Our body’s barrier tissues, which include the skin, eye surface, mouth, intestine lining, and urinary tract, are crucial for protection against external factors.
Innate lymphoid cells (ILCs) play a key role in defending these tissues by releasing cytokines that activate the immune system and regulate the gut microbiome in response to threats.
However, ILCs decrease naturally with age or due to certain health conditions.
These cells are produced in the bone marrow and travel in the bloodstream. But what triggers their movement to replenish depleted tissue ILCs?
A study by Michigan Medicine reveals that circadian rhythms govern this migration, aligning with Earth’s 24-hour day/night cycle.

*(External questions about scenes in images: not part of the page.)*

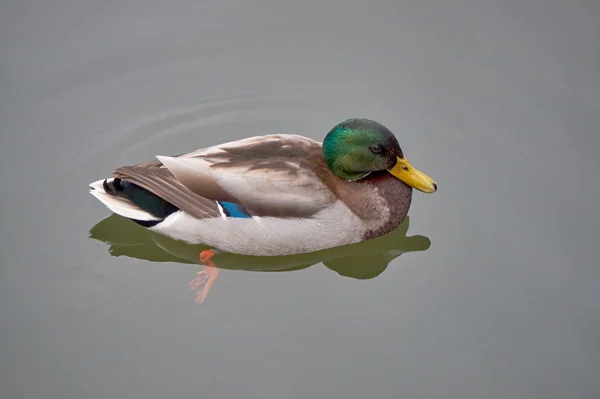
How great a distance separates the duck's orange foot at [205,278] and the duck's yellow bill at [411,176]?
1571 millimetres

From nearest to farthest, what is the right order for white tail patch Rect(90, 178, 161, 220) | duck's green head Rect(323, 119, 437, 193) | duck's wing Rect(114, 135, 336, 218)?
duck's wing Rect(114, 135, 336, 218) < duck's green head Rect(323, 119, 437, 193) < white tail patch Rect(90, 178, 161, 220)

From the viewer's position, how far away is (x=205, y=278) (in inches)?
238

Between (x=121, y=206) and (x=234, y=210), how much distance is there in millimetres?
910

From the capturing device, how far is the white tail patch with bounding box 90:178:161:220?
19.7 ft

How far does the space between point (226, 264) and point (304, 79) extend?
221 cm

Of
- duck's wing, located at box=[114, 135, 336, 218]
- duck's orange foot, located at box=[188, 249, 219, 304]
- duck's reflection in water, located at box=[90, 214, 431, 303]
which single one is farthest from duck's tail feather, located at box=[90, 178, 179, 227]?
duck's orange foot, located at box=[188, 249, 219, 304]

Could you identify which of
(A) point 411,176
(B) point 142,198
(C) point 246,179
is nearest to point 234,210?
(C) point 246,179

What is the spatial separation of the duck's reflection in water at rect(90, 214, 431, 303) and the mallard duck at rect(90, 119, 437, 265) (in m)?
0.14

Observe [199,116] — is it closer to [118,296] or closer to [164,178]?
[164,178]

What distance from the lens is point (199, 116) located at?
7195 millimetres

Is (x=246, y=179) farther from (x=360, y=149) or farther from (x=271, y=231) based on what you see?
(x=360, y=149)

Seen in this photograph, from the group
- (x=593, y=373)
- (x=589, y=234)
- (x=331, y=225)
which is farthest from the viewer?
(x=589, y=234)

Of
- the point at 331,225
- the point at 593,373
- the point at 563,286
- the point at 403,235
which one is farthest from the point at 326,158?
the point at 593,373

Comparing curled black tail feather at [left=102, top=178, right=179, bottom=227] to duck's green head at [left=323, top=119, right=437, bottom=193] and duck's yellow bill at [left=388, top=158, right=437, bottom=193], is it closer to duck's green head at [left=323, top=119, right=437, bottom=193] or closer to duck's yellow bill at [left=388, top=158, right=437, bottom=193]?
duck's green head at [left=323, top=119, right=437, bottom=193]
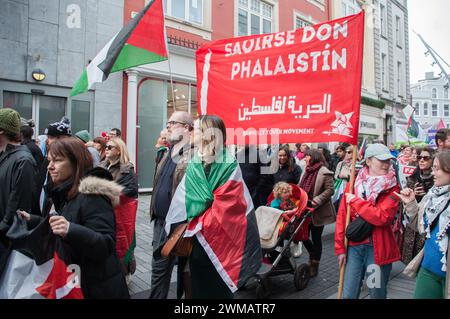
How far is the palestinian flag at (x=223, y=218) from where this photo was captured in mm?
2479

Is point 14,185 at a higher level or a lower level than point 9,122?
lower

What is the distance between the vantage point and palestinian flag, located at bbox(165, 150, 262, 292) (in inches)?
97.6

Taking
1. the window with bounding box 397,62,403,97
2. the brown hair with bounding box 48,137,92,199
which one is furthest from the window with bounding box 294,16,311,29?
the brown hair with bounding box 48,137,92,199

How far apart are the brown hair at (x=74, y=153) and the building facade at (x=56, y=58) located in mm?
8107

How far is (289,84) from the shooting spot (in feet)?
12.7

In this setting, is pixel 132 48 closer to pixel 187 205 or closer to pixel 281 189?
pixel 281 189

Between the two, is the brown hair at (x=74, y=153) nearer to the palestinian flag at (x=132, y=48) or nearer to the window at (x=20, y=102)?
the palestinian flag at (x=132, y=48)

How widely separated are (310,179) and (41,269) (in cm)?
422

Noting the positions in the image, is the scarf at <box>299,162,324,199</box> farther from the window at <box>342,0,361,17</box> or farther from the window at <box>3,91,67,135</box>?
the window at <box>342,0,361,17</box>

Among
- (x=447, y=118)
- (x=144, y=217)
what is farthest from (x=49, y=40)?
(x=447, y=118)

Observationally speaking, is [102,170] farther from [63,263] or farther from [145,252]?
[145,252]

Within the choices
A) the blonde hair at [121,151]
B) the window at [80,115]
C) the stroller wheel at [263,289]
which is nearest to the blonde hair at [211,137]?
the blonde hair at [121,151]

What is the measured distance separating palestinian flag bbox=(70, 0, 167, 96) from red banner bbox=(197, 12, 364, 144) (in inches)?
42.0

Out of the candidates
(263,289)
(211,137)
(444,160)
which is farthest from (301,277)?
(211,137)
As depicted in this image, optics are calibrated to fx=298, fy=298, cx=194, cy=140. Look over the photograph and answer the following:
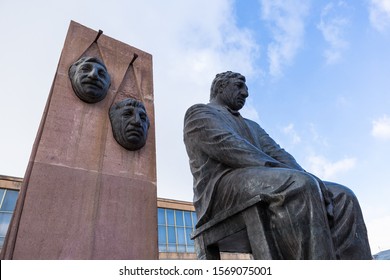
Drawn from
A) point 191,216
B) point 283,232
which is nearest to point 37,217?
point 283,232

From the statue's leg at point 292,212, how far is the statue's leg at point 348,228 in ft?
1.36

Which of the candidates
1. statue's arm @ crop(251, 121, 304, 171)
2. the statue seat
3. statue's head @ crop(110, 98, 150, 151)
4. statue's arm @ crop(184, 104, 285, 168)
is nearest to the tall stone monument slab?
statue's head @ crop(110, 98, 150, 151)

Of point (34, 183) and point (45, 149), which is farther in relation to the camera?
point (45, 149)

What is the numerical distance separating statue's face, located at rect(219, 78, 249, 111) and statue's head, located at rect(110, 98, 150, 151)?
912 mm

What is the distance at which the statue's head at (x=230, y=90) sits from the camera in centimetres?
334

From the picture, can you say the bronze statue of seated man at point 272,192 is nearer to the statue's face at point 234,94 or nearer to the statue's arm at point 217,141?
the statue's arm at point 217,141

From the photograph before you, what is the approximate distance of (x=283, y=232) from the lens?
1.95m

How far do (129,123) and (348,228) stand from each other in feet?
7.10

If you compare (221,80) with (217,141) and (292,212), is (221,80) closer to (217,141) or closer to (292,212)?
(217,141)

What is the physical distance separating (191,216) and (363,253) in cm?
2388

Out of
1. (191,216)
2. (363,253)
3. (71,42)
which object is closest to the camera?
(363,253)

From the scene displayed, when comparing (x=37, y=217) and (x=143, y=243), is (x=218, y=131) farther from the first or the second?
(x=37, y=217)

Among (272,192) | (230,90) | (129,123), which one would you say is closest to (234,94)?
(230,90)
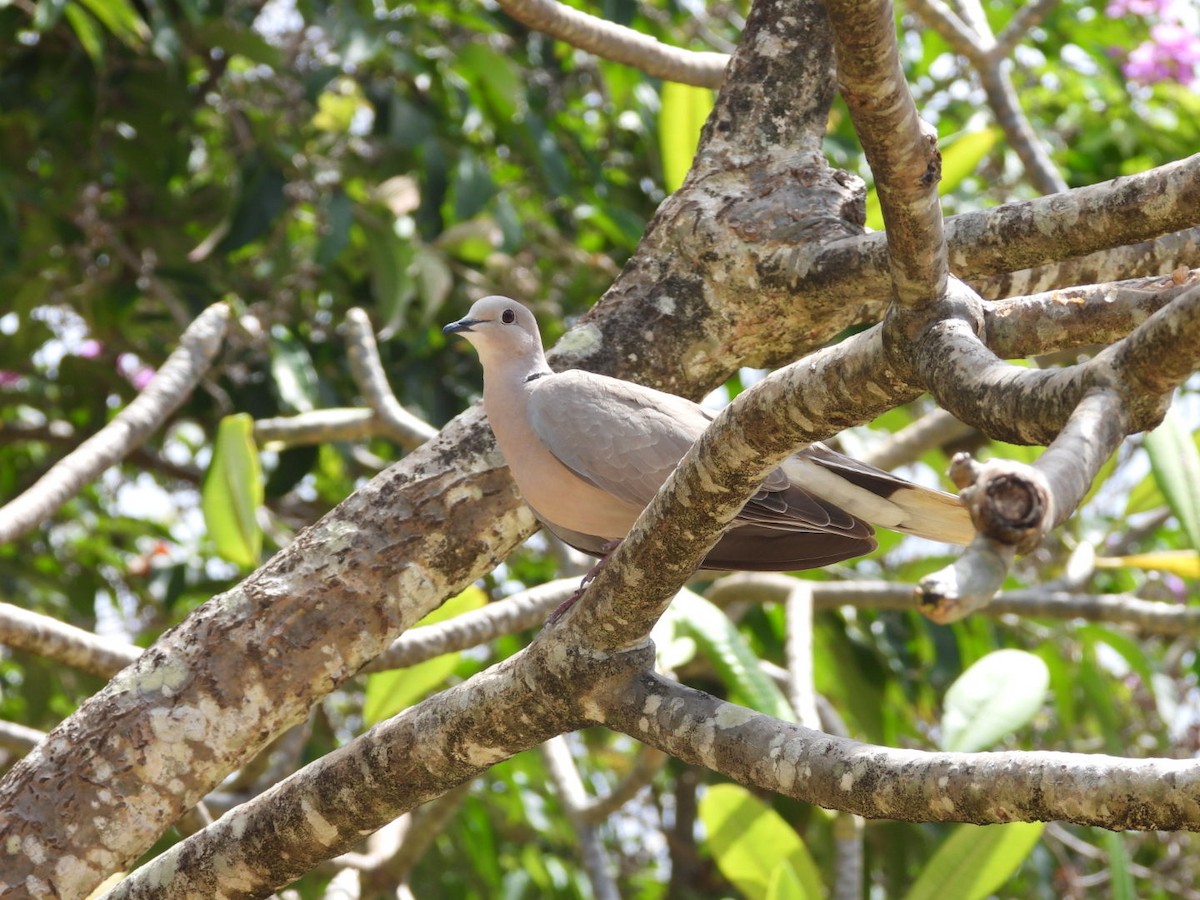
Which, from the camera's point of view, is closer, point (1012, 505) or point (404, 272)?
point (1012, 505)

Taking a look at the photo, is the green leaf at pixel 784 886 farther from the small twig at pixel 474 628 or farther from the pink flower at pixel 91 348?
the pink flower at pixel 91 348

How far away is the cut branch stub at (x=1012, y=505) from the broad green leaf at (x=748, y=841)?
206cm

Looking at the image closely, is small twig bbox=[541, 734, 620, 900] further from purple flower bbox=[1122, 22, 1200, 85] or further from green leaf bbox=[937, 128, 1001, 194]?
purple flower bbox=[1122, 22, 1200, 85]

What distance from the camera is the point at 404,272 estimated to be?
12.7 ft

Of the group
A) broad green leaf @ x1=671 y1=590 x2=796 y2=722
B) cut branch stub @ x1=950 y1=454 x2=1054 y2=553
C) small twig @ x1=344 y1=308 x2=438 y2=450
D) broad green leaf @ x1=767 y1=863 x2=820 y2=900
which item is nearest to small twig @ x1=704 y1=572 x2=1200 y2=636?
broad green leaf @ x1=671 y1=590 x2=796 y2=722

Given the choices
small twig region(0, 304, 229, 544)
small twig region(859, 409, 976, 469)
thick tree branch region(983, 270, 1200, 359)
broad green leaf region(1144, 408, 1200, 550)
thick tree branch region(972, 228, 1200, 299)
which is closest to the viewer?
thick tree branch region(983, 270, 1200, 359)

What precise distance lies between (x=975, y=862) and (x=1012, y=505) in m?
2.15

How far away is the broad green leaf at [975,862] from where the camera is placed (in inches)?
109

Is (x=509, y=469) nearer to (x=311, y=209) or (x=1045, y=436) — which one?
(x=1045, y=436)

Dr. Chang H. Kim’s team studied this process in mice, which are nocturnal creatures.
In both mice and humans, cortisol levels peak in the morning, inducing wakefulness, while a decline in cortisol and rise in melatonin and adenosine promote sleepiness.
Investigators found that progenitor cells (ILCPs) express clock genes, leading to time-specific activity patterns.
Specifically, cortisol boosts the activation of CXCR4 in ILCPs, keeping them in the bone marrow. Conversely, IL-18 and RORα stimulate S1PR1 in ILCPs, promoting their release from the bone marrow into the blood during rest.
Dr. Kim suggests that the body optimizes cell production by accumulating ILCPs during activity hours and releasing them during sleep.
This cycle is essential for maintaining sufficient levels of gut barrier tissue ILCs.
Disrupting circadian rhythm can lower tissue ILCs, increasing susceptibility to infection and microbiome imbalance.
Understanding the circadian mobilization of ILCs can have broad applications, potentially in stem cell research and therapies.